Evaluating stocks for your personal investments

Personal investing can make a person become a millionaire in a matter of months if you select the right stocks. When you are looking to expand your investment portfolio to grow your wealth, you need to take a look at the value of the stock you are considering. Good investors don't need to hire brokers to make all their investments happen, they are able to take initiative and do them on their own. Here are a couple things you need when you are evaluating stocks for personal investments:
|
|
- Annual reports
- Executive report
- Balance sheet
- Income statement
- Management information
Annual reports
Marketers are in charge of making the annual report look attractive so it will help to attract new investors. The annual report is one of the best tools you have at your disposal when you are evaluating stocks. The annual report will talk about the goals of the company and if they were able to achieve their goals from last year or if they exceeded them.

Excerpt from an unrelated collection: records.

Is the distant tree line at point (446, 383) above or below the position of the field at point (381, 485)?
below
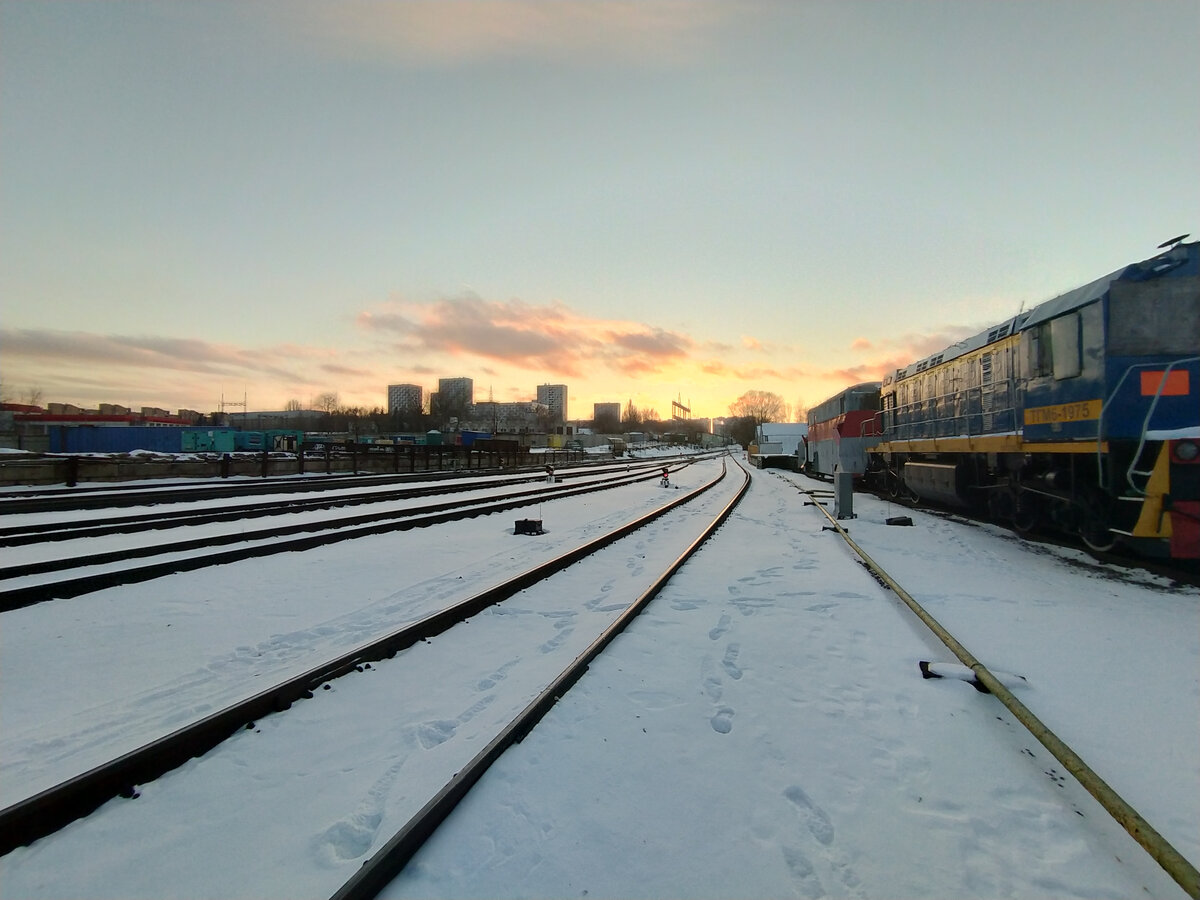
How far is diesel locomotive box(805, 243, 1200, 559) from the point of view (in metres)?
7.07

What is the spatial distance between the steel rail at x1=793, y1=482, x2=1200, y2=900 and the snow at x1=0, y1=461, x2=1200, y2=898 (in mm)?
133

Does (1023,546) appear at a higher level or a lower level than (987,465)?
lower

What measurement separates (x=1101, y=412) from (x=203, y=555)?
1254 cm

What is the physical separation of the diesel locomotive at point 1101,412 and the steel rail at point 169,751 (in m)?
8.49

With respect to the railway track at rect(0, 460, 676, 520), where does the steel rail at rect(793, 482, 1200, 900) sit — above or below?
below

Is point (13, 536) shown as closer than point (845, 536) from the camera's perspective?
Yes

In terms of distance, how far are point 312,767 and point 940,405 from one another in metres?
14.8

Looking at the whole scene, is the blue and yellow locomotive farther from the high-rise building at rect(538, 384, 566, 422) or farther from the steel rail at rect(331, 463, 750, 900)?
the high-rise building at rect(538, 384, 566, 422)

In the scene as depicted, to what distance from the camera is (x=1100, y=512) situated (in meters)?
8.24

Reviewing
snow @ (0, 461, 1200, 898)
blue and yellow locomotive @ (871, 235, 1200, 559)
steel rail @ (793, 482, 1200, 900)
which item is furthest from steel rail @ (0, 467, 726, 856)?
blue and yellow locomotive @ (871, 235, 1200, 559)

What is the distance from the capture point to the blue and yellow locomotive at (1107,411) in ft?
23.1

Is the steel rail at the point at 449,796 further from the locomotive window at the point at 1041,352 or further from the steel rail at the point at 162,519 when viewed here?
the steel rail at the point at 162,519

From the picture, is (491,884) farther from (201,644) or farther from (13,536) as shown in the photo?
(13,536)

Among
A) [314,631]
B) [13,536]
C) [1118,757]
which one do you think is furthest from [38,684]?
[13,536]
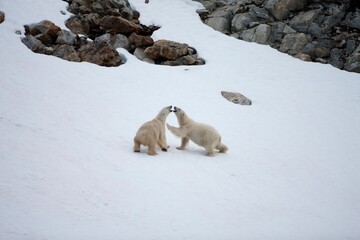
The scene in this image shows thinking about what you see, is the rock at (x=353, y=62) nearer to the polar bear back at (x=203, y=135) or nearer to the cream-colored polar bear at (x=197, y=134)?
the cream-colored polar bear at (x=197, y=134)

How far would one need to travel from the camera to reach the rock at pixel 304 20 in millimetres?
19172

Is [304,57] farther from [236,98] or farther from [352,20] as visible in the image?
[236,98]

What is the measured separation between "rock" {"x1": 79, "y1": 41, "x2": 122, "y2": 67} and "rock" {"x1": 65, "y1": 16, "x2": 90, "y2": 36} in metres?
2.99

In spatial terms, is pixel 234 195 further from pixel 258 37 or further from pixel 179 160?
pixel 258 37

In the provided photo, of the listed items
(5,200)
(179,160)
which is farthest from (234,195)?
(5,200)

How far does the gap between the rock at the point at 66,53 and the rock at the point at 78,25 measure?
2.95 m

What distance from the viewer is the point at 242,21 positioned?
2053cm

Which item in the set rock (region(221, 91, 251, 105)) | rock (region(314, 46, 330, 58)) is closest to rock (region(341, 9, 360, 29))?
rock (region(314, 46, 330, 58))

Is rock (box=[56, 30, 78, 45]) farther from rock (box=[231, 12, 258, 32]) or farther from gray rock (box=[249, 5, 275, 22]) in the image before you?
gray rock (box=[249, 5, 275, 22])

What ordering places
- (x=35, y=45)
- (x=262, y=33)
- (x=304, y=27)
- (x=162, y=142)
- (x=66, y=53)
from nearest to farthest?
(x=162, y=142)
(x=35, y=45)
(x=66, y=53)
(x=304, y=27)
(x=262, y=33)

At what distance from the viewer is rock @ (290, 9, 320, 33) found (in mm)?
19172

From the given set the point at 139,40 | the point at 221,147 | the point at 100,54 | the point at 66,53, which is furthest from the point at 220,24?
the point at 221,147

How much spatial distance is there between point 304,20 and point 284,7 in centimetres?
193

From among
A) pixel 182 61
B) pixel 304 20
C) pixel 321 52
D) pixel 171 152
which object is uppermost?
pixel 304 20
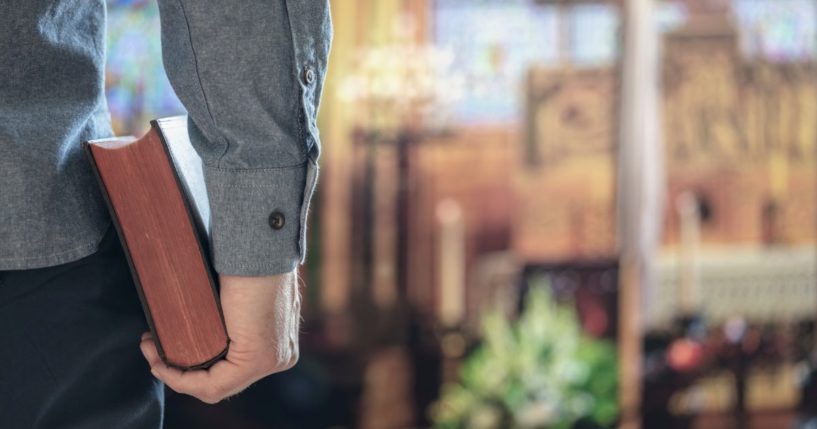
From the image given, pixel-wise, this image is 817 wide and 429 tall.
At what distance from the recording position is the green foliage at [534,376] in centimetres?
317

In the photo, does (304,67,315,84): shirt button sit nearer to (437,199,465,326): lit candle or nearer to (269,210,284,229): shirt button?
(269,210,284,229): shirt button

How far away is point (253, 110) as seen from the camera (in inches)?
30.7

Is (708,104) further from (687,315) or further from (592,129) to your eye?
(687,315)

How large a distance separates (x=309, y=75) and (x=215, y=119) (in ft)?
0.23

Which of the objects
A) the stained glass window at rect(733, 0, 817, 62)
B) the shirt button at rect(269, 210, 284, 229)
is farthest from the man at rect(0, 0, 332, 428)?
the stained glass window at rect(733, 0, 817, 62)

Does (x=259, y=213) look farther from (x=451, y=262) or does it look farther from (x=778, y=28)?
(x=778, y=28)

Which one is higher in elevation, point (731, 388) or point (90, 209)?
point (90, 209)

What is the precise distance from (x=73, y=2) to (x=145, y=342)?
253 mm

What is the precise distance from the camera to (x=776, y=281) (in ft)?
10.9

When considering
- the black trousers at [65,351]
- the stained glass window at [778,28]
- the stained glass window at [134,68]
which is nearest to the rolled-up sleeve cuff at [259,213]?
the black trousers at [65,351]

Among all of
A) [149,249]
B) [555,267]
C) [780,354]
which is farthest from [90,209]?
[780,354]

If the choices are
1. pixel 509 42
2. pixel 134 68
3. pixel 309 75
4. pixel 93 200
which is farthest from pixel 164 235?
pixel 509 42

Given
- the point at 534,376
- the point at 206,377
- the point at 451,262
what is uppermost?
the point at 206,377

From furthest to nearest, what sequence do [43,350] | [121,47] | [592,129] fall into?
[592,129] → [121,47] → [43,350]
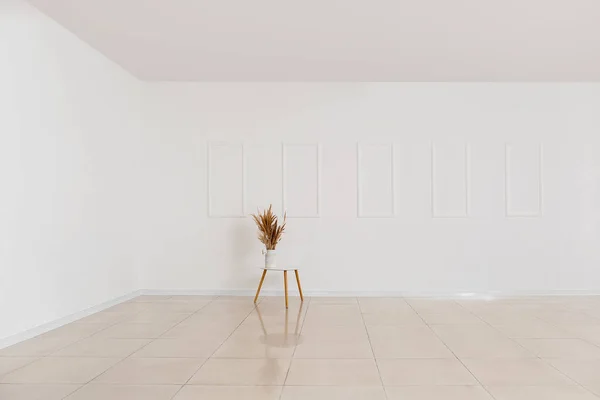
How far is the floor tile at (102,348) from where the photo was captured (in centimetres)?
368

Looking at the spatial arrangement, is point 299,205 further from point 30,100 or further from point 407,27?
point 30,100

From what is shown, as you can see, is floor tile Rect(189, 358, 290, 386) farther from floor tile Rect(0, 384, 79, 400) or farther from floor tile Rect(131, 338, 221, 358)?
floor tile Rect(0, 384, 79, 400)

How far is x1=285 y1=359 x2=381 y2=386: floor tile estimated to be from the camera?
3.04 metres

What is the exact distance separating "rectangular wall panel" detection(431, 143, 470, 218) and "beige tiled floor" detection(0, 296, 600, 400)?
1.32 metres

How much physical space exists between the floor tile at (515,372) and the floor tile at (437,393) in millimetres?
172

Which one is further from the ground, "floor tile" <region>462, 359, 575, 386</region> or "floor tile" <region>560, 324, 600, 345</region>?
"floor tile" <region>462, 359, 575, 386</region>

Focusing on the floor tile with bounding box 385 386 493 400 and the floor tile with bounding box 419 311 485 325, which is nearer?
the floor tile with bounding box 385 386 493 400

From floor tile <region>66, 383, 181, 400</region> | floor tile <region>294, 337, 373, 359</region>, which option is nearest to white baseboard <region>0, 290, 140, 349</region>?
floor tile <region>66, 383, 181, 400</region>

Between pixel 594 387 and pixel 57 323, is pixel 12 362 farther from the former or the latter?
pixel 594 387

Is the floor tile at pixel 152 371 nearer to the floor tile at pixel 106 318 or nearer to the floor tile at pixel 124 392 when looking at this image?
the floor tile at pixel 124 392

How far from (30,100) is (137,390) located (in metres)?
2.65

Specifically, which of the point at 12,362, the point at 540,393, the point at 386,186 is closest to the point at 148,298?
the point at 12,362

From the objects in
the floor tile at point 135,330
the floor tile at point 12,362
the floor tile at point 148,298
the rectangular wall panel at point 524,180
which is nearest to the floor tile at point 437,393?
the floor tile at point 135,330

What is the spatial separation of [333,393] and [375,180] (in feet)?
12.7
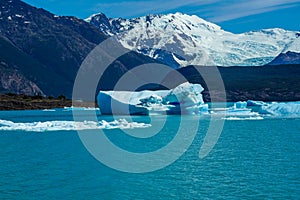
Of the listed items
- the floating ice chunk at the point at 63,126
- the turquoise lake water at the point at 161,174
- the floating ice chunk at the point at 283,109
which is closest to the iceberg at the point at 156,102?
the floating ice chunk at the point at 283,109

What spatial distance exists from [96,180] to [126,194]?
89.6 inches

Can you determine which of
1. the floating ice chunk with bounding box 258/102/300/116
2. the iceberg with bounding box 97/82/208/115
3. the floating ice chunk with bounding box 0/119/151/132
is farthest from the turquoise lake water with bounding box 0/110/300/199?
the floating ice chunk with bounding box 258/102/300/116

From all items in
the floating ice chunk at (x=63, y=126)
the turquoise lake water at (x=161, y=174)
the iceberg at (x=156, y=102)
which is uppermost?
the iceberg at (x=156, y=102)

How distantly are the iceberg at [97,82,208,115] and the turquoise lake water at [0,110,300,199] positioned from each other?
22.3m

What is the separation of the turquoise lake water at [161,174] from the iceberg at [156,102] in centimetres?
2227

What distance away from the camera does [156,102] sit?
5172 centimetres

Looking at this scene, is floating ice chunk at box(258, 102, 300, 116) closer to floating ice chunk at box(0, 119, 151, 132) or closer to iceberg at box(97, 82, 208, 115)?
iceberg at box(97, 82, 208, 115)

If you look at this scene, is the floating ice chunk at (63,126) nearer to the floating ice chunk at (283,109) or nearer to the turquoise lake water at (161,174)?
the turquoise lake water at (161,174)

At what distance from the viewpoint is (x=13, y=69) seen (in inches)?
6791

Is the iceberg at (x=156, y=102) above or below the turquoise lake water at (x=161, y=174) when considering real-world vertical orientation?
above

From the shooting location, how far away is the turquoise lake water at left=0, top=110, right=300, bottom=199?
13.9 meters

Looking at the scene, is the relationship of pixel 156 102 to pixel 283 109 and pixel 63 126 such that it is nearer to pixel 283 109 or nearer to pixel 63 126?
pixel 283 109

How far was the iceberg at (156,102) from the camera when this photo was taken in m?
48.0

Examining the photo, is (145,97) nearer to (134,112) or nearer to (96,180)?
(134,112)
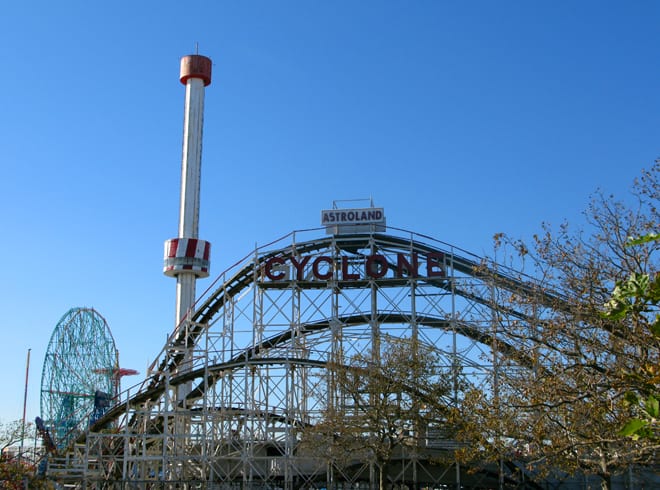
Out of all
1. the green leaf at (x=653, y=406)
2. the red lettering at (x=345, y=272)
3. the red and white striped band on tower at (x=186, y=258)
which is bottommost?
the green leaf at (x=653, y=406)

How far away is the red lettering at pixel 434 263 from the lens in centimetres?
4275

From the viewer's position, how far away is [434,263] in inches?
1692

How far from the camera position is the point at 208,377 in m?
40.1

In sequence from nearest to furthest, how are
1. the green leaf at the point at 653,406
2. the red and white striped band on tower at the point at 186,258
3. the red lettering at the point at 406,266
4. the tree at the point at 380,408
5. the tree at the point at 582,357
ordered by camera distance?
the green leaf at the point at 653,406, the tree at the point at 582,357, the tree at the point at 380,408, the red lettering at the point at 406,266, the red and white striped band on tower at the point at 186,258

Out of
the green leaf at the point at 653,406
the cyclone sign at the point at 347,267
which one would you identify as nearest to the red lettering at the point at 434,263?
the cyclone sign at the point at 347,267

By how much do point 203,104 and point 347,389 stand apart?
1242 inches

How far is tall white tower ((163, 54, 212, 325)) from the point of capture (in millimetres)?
55031

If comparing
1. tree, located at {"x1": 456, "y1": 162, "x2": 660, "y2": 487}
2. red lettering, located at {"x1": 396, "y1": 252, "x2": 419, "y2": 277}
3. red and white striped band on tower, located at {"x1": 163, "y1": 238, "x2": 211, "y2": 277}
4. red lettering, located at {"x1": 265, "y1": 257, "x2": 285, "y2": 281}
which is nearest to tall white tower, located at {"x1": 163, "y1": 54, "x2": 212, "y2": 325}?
red and white striped band on tower, located at {"x1": 163, "y1": 238, "x2": 211, "y2": 277}

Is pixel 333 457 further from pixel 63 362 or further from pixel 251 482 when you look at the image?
pixel 63 362

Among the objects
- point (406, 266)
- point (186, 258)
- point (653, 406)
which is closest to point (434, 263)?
point (406, 266)

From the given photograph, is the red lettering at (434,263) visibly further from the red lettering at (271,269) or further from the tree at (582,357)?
the tree at (582,357)

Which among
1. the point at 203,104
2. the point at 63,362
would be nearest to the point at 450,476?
the point at 203,104

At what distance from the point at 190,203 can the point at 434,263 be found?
21.3m

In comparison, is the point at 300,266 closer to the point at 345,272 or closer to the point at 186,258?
the point at 345,272
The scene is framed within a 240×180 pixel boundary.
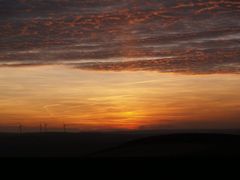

Most annual reports will be full of fluff and it can become mind-numbing if you are browsing every page just to find the information you need.
Executive Report
Within the annual report, there will be a section for the executive report. The executive report will talk about the company and why their sales are continuing to increase. The executive report will be short and explain to their investors how the company plans to improve to exceed their expectations for next year. To figure out how much truth is in the executive report, you should find a report from last year to see if they have consistent growth and the changes they have tried.
Balance Sheet
Towards the back of the annual report, look for a consolidated balance sheet. The consolidated balance sheet will provide you with information about the financial position of the company. This report also provides information about the company assets and liabilities. This is a good way to judge a company's performance to see if they are able to pay all their debts or if they are starting to fall behind. Try to avoid investing in a company that is in the red or is on the verge of going into the red.
Income Statement
Next to the balance sheet, you can also view the income statement and the cash flow statement. You need to use this information to make ratio analysis. Use the companies current assets number and divide it by its current liabilities, this will leave you with the current ratio. The current ratio is the number you need to judge the performance of the company and if their stock is worth investing into. Check for the industry ratios to see where this company is at. If they are in the middle, they are pretty solid. You want to avoid a company that is far above their competitors because this normally means this is the peak for this company and you have missed your window of opportunity to make money.
Management Information
The last thing you need to obtain from a company is information about their management. Several companies have some great products, but the people never hear about them because of the poor management of the company. It is not uncommon for people to get greedy and start taking money from the company to fill-up their own wallets. Watch out for strange numbers with a company and red flags with their management. Some of the best companies have declared bankruptcy because their poor management drove them into the ground. Look for a company that has solid managers running it, this is the best way to know your money is safe.